Can't Buy A Thrill: How about that -- a good album with two hit singles attached. And as you might expect of New York natives who reside in the City of the Angels, both brim of ambivalence: "Do It Again," a catchy modified mambo with homogenized vocals that divert one's attention from its tragic tale of a loser so compulsive he couldn't get himself hanged, and "Reelin' In The Years," a hate song to a professed genius. Think of the Dan as the first post-boogie band: the beat swings more than it blasts or blisters, the chord changes defy our primitive subconscious expectations, and the lyrics underline their own difficulty of the reality to which they refer-- with arbitrary personal allusions, most of which are ruses. Original grade: B plus. Now: A.
Countdown To Ecstasy: With the replacement
of lead singer David Palmer (who fit in like a cheerleader at a crap game) by
composer-pianist-conversationalist Donald Fagen (who looks like he just got
dressed to go out for the paper) they achieve a deceptively agreeable studio
slickness -- perfect licks that crackle and buzz when you listen hard, Grass
Roots harmonies applied to worlds that are usually twisted. Not only does "Bodhisattva"

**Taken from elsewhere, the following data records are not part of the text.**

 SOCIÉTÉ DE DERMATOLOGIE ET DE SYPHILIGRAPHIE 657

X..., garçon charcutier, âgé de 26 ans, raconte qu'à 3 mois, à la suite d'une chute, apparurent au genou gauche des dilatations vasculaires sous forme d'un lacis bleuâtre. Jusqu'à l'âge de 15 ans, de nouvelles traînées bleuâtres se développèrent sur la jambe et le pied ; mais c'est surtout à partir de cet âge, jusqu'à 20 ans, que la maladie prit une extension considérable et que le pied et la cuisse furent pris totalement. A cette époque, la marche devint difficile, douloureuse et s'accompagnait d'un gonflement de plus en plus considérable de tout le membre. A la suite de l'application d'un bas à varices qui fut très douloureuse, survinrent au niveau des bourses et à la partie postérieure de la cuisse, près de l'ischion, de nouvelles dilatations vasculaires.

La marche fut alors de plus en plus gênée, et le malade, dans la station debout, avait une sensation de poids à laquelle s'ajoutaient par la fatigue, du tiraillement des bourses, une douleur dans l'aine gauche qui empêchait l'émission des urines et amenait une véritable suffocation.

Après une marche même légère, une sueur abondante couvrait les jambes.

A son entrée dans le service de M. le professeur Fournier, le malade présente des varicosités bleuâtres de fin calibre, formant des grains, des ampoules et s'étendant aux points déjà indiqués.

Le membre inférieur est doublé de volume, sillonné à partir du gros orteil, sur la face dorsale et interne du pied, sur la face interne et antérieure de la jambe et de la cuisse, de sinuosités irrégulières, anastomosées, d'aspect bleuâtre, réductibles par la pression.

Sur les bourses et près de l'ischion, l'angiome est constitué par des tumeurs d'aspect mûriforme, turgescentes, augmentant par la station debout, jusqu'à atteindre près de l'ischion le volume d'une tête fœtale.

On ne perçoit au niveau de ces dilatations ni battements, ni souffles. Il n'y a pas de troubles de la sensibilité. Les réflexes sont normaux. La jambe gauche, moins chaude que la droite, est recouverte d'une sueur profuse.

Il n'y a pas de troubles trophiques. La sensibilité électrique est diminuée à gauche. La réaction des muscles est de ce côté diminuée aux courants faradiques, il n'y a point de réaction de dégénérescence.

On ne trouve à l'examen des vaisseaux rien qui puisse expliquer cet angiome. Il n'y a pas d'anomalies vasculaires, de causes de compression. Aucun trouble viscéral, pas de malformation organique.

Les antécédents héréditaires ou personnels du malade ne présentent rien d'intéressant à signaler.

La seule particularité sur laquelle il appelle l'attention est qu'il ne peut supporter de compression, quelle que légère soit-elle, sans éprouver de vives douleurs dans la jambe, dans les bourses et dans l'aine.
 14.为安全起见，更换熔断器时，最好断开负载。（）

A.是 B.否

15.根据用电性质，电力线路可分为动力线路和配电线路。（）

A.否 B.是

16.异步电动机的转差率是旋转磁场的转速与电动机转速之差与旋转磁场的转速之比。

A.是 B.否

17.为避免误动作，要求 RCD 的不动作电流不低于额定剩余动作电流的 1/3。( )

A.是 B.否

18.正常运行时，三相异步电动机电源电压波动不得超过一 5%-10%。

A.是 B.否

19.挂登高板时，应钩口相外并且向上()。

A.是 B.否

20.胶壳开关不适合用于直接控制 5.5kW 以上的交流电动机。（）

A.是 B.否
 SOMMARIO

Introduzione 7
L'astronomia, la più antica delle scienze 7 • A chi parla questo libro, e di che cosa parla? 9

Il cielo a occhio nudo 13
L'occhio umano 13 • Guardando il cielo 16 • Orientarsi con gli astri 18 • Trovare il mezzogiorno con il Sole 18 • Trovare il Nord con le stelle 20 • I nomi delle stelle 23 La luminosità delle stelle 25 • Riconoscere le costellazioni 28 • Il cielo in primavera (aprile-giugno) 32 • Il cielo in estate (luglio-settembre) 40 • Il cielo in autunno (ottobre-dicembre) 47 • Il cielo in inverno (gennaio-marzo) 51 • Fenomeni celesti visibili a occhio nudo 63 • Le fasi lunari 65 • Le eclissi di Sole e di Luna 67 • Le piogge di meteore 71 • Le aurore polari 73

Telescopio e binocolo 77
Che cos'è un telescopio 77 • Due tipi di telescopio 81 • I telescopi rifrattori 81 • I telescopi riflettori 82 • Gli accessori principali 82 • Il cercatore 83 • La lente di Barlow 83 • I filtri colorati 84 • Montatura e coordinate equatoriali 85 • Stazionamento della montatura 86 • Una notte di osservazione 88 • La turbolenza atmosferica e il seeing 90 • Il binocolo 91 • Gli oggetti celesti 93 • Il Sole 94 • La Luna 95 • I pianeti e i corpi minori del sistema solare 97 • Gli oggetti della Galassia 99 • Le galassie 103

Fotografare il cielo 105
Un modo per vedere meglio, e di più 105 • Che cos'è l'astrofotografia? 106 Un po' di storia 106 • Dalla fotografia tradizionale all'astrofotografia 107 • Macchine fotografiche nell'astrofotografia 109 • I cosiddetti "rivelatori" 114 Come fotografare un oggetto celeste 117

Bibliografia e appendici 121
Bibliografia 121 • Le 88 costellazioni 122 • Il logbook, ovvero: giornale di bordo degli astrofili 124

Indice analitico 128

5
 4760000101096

come on like a jazzed-up "Rock Around The Clock" -- it shines like
China and sparkles like Japan. But somehow I don't think Fagen really intends
to hold hands with an Enlightened One, not even out of base curiosity. Original
grade: A minus. Now A.
Pretzel Logic: This album sums up their chewy perversity as aptly as its title-- all I could ask is a lyric sheet. "Rikki Don't Lose That Number" blends into AM radio with an intro appropriated from Horace Silver, while the other side-opener builds a joyous melody of Bird riffs underneath a lyric that invites one and all to "take a piece of Mr. Parker's band." The solos are functional rather than personal or expressive, locked into the workings of the music. And even when Donald Fagen's voice dominates as it comes out of the speakers it tends to sink into the mix in the mind's ear -- recollected in tranquility, the vocals seem like the golden mean of pop ensemble singing, stripped of histrionics and displays of technique, almost ... sincere, modest. Yeah sure. Original grade: A minus. Now: A plus.